And so a co-sleeper was born. On the one hand I was free to brag to my new crunchy granola circle of baby sling clad mama friends, and another part of me had become a closeted, indulgent, lazy, baby runs this house, don’t tell the family or scheduled sister-in-law of my new found freedom. My husband didn’t get the subtle sensitivity of it all and met my neurosis with, "Whatever you want is good for me." Can’t you angst with me?
But truly it did work for us. Being large-breasted, it took awhile to get the "roll over and nurse in the middle of the night" joy that all the perky breasted mom-babes bragged about. I really felt that just one of my milk-filled boobs was bigger than my entire child and I truly feared I would smother her, but we soon got the hang of it.
The best part of co-sleeping was purely selfish. I needed my sleep and this was helping me to get it. In retrospect, as parenting has become more about her accomplishments and less about mine, I don’t need the approval (as much). I get my feedback from watching her thrive, most of which has nothing to do with whether she got the bottle or breast.
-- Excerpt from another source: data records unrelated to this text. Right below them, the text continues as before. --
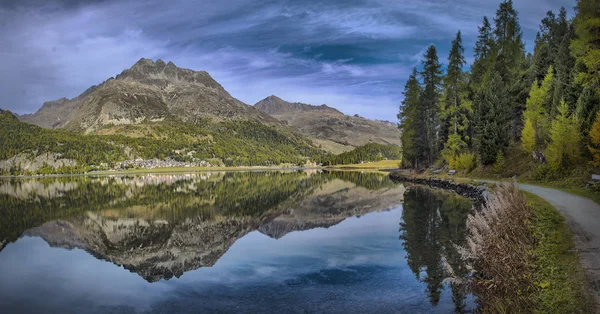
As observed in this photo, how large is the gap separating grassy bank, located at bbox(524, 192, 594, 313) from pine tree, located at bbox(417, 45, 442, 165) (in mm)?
61798

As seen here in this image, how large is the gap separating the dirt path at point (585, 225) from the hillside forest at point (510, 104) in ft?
27.1

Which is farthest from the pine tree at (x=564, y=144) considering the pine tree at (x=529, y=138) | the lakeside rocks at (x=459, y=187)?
the pine tree at (x=529, y=138)

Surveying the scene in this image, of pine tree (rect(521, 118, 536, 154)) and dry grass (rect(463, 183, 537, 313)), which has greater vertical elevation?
pine tree (rect(521, 118, 536, 154))

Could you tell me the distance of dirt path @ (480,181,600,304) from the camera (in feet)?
35.4

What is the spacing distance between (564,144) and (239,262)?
1349 inches

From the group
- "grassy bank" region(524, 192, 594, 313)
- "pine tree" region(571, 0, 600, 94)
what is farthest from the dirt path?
"pine tree" region(571, 0, 600, 94)

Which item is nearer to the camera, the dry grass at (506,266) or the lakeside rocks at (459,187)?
the dry grass at (506,266)

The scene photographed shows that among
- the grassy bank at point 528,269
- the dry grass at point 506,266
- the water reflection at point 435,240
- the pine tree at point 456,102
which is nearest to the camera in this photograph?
the grassy bank at point 528,269

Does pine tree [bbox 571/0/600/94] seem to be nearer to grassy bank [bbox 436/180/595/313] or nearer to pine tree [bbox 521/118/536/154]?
grassy bank [bbox 436/180/595/313]

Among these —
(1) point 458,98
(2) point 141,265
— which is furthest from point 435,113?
(2) point 141,265

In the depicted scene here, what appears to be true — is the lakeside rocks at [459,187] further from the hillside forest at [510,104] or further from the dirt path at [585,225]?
the dirt path at [585,225]

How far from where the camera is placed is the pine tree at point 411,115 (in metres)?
79.5

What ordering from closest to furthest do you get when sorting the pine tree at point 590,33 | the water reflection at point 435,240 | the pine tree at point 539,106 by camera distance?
the water reflection at point 435,240, the pine tree at point 590,33, the pine tree at point 539,106

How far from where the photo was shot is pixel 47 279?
1834cm
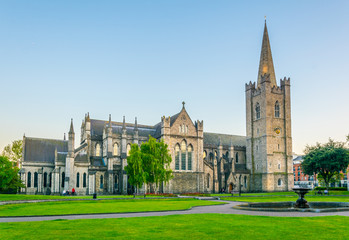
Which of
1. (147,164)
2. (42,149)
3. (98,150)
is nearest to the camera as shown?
(147,164)

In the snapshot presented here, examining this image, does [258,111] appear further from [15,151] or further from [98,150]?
[15,151]

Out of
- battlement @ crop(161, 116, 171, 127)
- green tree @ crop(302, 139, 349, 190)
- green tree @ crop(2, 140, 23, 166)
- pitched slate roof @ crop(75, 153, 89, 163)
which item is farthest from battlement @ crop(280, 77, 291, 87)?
green tree @ crop(2, 140, 23, 166)

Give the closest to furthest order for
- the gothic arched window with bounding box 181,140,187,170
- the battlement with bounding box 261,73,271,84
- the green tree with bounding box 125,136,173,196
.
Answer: the green tree with bounding box 125,136,173,196
the gothic arched window with bounding box 181,140,187,170
the battlement with bounding box 261,73,271,84

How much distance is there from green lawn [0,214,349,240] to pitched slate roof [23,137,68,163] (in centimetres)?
5486

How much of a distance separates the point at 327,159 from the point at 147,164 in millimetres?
41062

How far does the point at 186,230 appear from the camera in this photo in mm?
16953

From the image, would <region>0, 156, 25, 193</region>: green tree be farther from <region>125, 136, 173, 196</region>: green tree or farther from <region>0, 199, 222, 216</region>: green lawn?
<region>0, 199, 222, 216</region>: green lawn

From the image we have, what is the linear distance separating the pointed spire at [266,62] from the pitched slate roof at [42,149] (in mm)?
48474

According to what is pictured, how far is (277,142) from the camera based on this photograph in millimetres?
84750

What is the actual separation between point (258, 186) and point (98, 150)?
37521 mm

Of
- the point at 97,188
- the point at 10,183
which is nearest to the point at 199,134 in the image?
the point at 97,188

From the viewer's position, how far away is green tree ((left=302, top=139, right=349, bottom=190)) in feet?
253

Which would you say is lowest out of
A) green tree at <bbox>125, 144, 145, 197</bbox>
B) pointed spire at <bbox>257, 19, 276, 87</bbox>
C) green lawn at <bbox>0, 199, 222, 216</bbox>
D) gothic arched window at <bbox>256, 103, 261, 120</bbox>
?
green lawn at <bbox>0, 199, 222, 216</bbox>

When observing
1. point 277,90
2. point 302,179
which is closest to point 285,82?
point 277,90
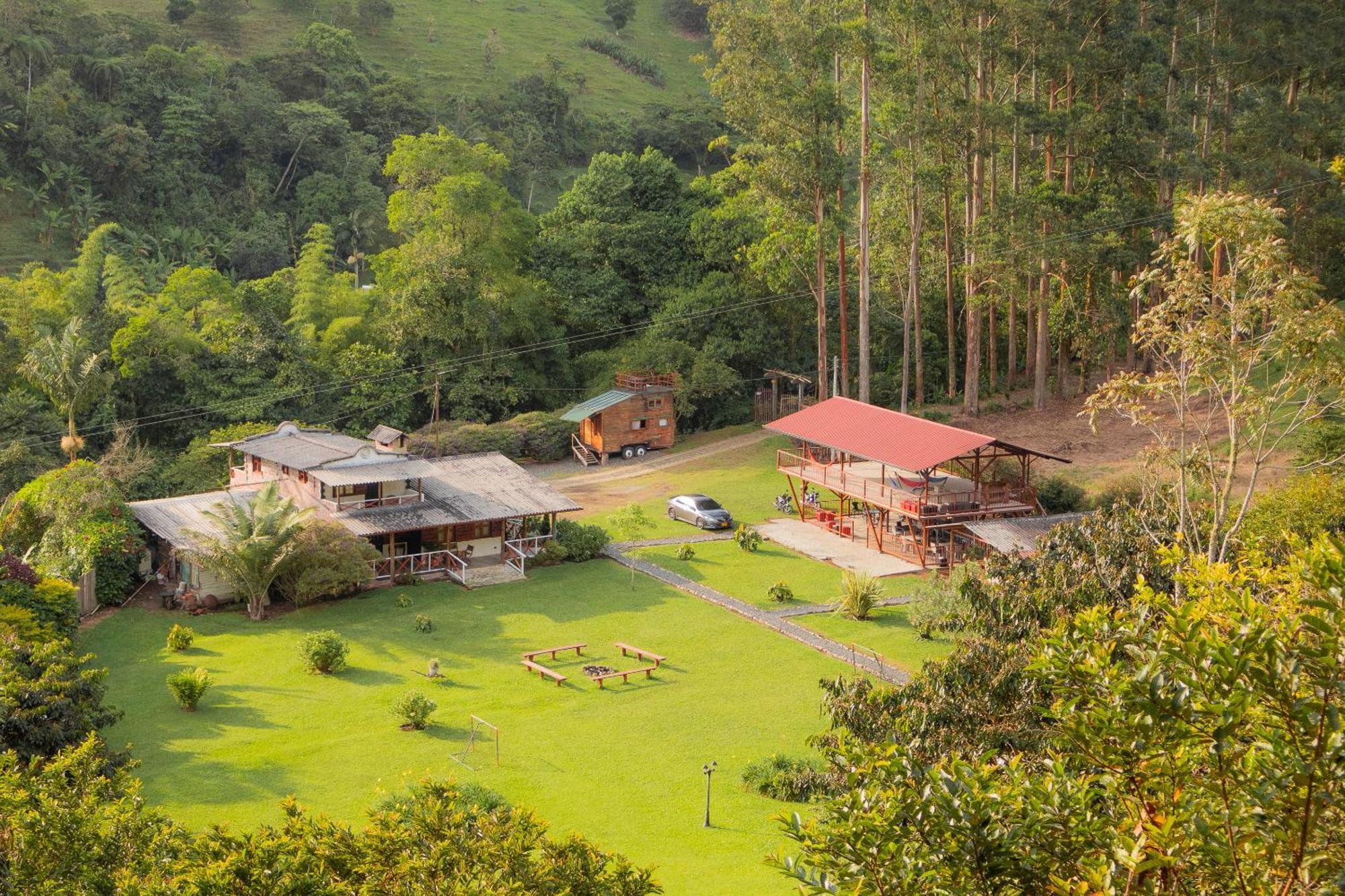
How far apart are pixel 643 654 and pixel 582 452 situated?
2394 centimetres

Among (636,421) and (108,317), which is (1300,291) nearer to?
(636,421)

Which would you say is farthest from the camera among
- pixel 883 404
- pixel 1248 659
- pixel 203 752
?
pixel 883 404

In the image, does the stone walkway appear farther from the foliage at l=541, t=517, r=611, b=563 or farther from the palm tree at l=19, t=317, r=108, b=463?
the palm tree at l=19, t=317, r=108, b=463

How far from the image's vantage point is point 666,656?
31750 mm

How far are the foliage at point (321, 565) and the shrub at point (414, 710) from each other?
8.72 meters

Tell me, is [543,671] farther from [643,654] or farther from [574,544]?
[574,544]

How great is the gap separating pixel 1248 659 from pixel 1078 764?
2362mm

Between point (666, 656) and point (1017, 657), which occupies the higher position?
point (1017, 657)

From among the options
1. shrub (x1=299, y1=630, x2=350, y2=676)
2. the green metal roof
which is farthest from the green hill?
shrub (x1=299, y1=630, x2=350, y2=676)

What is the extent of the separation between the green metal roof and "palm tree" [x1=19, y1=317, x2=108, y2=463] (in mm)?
18454

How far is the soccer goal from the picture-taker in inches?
984

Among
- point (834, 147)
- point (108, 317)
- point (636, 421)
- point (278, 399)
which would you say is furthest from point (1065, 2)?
point (108, 317)

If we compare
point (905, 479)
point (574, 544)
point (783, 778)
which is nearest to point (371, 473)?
point (574, 544)

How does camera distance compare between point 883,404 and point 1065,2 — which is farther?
point 883,404
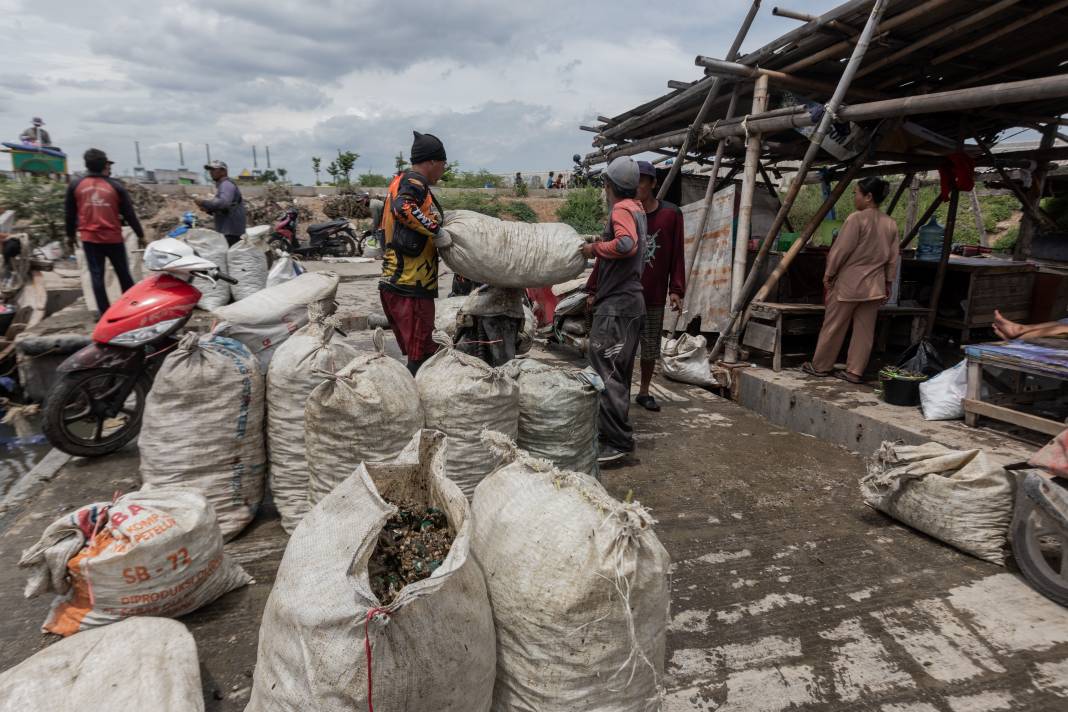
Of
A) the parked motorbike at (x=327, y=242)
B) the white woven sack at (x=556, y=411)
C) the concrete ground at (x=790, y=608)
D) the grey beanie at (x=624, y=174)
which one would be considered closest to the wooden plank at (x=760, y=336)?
the concrete ground at (x=790, y=608)

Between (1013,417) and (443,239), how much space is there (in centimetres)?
356

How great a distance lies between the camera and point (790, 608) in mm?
2236

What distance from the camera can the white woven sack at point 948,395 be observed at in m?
3.94

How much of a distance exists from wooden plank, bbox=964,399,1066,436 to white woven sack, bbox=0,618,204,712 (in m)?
4.07

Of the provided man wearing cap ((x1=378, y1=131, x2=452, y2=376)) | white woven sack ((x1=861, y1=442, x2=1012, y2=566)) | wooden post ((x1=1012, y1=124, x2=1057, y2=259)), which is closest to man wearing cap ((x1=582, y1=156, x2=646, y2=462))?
man wearing cap ((x1=378, y1=131, x2=452, y2=376))

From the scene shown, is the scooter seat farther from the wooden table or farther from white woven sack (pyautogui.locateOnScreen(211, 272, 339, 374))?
the wooden table

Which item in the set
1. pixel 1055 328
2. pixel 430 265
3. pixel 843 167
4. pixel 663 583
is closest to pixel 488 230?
pixel 430 265

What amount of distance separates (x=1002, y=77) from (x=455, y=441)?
605cm

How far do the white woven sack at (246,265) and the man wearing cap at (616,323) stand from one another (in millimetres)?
3367

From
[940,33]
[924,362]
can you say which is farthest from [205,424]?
[940,33]

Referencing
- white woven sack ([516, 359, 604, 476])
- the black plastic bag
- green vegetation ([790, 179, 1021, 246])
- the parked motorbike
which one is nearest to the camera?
white woven sack ([516, 359, 604, 476])

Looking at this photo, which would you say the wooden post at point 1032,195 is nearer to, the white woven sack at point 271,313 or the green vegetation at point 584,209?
the white woven sack at point 271,313

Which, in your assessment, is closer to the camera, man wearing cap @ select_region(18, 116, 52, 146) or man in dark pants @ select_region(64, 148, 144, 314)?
man in dark pants @ select_region(64, 148, 144, 314)

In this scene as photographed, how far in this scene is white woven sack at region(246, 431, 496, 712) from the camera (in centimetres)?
117
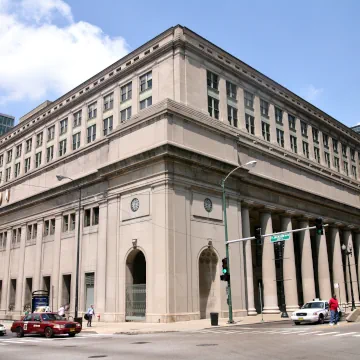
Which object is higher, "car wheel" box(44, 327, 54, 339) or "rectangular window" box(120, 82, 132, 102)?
"rectangular window" box(120, 82, 132, 102)

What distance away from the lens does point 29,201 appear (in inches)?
2203

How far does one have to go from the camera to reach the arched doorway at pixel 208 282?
3825 centimetres

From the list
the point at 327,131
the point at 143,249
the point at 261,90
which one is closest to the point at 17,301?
the point at 143,249

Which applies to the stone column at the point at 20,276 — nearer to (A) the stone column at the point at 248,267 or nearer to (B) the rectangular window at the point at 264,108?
(A) the stone column at the point at 248,267

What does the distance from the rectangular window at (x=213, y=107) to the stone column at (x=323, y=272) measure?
20912 millimetres

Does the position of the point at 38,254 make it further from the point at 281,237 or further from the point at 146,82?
the point at 281,237

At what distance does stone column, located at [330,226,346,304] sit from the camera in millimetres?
56825

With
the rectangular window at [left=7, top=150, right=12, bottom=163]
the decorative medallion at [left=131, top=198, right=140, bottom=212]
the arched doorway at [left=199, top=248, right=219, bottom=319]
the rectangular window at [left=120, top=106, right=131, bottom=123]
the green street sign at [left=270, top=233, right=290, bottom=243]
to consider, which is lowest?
the arched doorway at [left=199, top=248, right=219, bottom=319]

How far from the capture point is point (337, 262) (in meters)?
58.5

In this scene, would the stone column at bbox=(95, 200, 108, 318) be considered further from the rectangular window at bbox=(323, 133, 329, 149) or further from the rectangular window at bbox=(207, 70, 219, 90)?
the rectangular window at bbox=(323, 133, 329, 149)

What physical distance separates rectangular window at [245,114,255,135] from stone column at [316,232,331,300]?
16.0 metres

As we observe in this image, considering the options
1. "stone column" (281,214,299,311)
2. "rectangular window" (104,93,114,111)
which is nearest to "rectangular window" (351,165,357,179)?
"stone column" (281,214,299,311)

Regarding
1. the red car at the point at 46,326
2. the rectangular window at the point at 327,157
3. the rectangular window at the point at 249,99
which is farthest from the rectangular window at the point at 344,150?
the red car at the point at 46,326

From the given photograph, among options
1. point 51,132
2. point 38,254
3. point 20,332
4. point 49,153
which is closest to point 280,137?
point 49,153
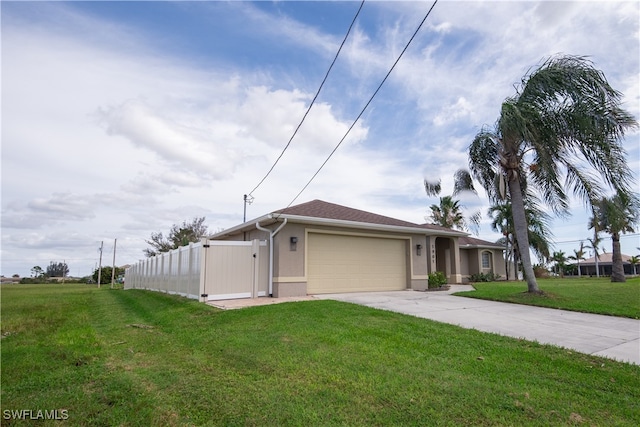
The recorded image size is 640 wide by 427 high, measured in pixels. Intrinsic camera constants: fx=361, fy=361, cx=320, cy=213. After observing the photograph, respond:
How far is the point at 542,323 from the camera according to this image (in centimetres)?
737


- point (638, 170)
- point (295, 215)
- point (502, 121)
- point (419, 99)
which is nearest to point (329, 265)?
point (295, 215)

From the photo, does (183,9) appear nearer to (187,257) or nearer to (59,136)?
(59,136)

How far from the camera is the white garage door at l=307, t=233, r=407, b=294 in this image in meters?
12.6

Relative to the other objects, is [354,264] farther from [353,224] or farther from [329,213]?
[329,213]

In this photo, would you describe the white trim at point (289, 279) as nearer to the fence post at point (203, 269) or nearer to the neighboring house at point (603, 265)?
the fence post at point (203, 269)

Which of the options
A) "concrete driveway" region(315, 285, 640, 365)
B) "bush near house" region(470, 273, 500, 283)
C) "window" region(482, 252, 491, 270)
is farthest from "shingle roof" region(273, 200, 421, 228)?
"window" region(482, 252, 491, 270)

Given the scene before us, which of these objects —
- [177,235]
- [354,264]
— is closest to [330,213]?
[354,264]

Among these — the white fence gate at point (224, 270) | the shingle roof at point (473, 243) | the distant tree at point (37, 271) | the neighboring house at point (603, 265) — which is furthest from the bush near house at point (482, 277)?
the distant tree at point (37, 271)

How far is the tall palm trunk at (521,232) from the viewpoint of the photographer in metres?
11.0

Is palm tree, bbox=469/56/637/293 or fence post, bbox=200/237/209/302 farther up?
palm tree, bbox=469/56/637/293

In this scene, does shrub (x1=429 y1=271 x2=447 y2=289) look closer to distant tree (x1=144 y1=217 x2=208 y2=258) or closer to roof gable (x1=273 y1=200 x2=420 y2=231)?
roof gable (x1=273 y1=200 x2=420 y2=231)

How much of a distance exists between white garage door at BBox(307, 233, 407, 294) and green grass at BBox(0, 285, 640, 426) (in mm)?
5781

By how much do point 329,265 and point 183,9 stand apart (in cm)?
871

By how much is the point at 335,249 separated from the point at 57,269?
86.7m
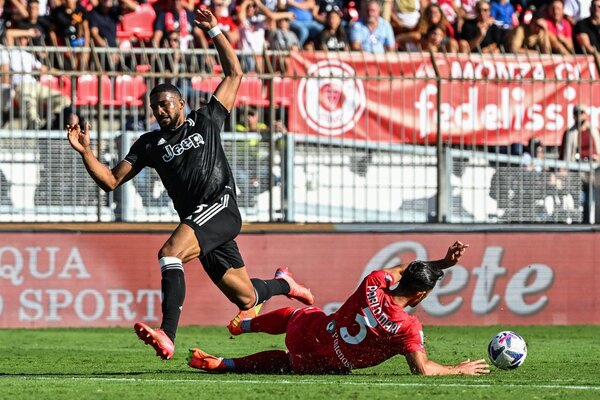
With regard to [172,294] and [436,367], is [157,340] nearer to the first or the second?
[172,294]

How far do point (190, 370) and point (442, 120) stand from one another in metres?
6.57

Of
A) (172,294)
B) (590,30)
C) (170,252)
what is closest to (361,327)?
(172,294)

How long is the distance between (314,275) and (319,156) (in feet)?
4.80

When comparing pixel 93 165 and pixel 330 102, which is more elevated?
pixel 330 102

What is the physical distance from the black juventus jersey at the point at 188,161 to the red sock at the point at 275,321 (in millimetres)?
1026

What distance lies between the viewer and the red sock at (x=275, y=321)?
991cm

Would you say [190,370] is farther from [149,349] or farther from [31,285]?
[31,285]

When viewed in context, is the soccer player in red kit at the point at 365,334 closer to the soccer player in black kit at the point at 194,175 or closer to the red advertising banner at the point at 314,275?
the soccer player in black kit at the point at 194,175

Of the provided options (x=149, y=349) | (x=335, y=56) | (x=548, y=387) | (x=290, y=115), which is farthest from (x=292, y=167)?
(x=548, y=387)

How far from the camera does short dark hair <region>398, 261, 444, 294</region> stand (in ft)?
29.6

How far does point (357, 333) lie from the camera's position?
9.27 metres

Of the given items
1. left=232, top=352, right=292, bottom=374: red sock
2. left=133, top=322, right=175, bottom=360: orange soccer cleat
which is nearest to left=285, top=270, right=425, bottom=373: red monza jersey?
left=232, top=352, right=292, bottom=374: red sock

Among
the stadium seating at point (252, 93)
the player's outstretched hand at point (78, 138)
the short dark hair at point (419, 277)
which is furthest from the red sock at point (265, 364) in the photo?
the stadium seating at point (252, 93)

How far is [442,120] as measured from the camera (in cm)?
1603
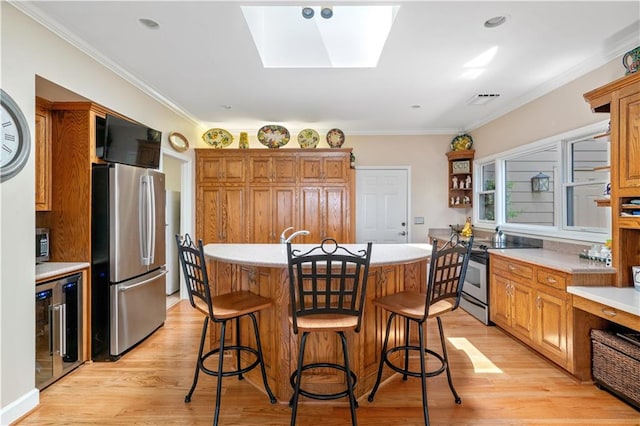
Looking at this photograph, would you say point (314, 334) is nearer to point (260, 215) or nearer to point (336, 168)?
point (260, 215)

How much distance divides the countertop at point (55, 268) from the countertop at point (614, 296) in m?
3.89

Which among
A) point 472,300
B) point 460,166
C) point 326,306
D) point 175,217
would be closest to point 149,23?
point 326,306

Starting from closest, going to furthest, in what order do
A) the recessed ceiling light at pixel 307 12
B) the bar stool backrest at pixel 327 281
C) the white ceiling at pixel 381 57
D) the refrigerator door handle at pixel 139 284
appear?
1. the bar stool backrest at pixel 327 281
2. the white ceiling at pixel 381 57
3. the recessed ceiling light at pixel 307 12
4. the refrigerator door handle at pixel 139 284

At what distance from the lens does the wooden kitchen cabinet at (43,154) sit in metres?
2.56

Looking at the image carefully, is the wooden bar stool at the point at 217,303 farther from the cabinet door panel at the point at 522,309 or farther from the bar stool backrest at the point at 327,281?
the cabinet door panel at the point at 522,309

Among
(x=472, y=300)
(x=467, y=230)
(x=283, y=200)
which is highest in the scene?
(x=283, y=200)

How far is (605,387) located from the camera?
2.27 m

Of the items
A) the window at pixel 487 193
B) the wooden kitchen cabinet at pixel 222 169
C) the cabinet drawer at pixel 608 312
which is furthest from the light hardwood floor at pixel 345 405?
the wooden kitchen cabinet at pixel 222 169

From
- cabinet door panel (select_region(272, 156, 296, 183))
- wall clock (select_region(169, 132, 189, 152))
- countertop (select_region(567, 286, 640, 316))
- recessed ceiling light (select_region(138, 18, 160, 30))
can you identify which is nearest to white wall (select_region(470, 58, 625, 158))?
countertop (select_region(567, 286, 640, 316))

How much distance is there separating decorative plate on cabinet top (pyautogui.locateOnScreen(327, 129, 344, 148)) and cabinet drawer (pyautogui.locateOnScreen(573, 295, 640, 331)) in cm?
357

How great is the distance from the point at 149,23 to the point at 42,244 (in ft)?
6.49

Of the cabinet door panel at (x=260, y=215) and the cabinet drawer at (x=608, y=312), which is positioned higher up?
the cabinet door panel at (x=260, y=215)

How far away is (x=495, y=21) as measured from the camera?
2.23 metres

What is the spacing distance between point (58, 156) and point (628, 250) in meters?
4.62
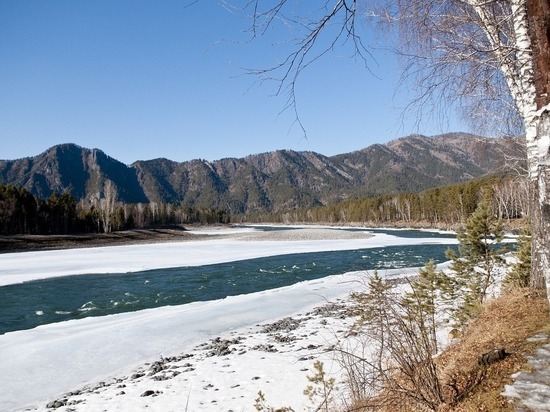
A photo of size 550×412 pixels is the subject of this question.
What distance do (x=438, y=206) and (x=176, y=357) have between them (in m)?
106

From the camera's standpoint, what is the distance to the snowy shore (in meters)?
7.68

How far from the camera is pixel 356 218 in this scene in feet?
504

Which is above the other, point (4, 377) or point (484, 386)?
point (484, 386)

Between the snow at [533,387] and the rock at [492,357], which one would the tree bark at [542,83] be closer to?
the snow at [533,387]

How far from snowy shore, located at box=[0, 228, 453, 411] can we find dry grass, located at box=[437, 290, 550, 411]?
4.82 feet

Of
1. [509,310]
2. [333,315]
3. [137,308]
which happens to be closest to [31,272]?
[137,308]

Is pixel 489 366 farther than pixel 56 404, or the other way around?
pixel 56 404

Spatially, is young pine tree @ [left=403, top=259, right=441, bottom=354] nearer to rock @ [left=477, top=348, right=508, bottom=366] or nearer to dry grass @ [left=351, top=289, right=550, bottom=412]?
dry grass @ [left=351, top=289, right=550, bottom=412]

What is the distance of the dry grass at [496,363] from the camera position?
10.2ft

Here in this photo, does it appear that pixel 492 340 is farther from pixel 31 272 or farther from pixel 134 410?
pixel 31 272

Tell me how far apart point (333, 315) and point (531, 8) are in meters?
13.5

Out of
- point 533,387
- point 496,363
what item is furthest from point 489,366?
point 533,387

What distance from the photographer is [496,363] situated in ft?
11.8

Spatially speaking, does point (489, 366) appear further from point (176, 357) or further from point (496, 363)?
point (176, 357)
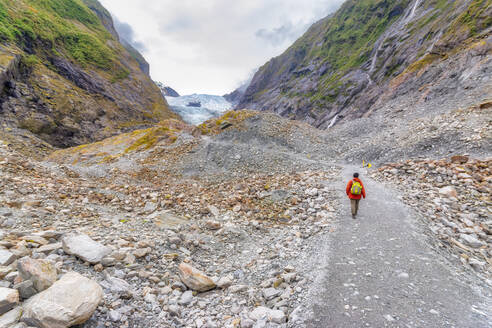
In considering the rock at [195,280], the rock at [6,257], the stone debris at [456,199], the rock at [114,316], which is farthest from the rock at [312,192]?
the rock at [6,257]

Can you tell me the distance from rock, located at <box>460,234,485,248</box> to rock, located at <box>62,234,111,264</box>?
11.4m

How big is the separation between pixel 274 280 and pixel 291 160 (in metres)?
14.4

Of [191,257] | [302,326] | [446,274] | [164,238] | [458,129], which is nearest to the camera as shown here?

I would offer, though, that our sleep arrangement — which incidentally supported the breastfeeding — has helped us both to thrive. If I get my rest, I can be more present for the both of us. I tried to sell it to Mom with, "We are so eager to push our children into independence here in America," and, "We are the only culture that doesn’t sleep with our babies."
But at 3 am when I sometimes have to pick up my now two-year-old child out of her big girl bed because of a bad dream, or maybe it is a bad habit (whose to say?), I do know that I am not thinking about American culture v. Indian customs. I’m thinking about how early I have to get up the next day. Eventually, kids all talk and walk and sleep through the night in their own bed no matter what it took to get them there or how quickly they did it. I’m glad I’ve gotten to the point with my choices where I can sometimes feel akin to that obnoxious bumper sticker — "How’s my parenting? Call 1-800-EAT-SHIT". It’s not quite as angry as that, perhaps more like, "there is no need to even ask the question, no need to hide formula, no need to not fully present the truth of myself to my mom or someone else’s au natural mom". So, for now, it feels good to just come out of the closet.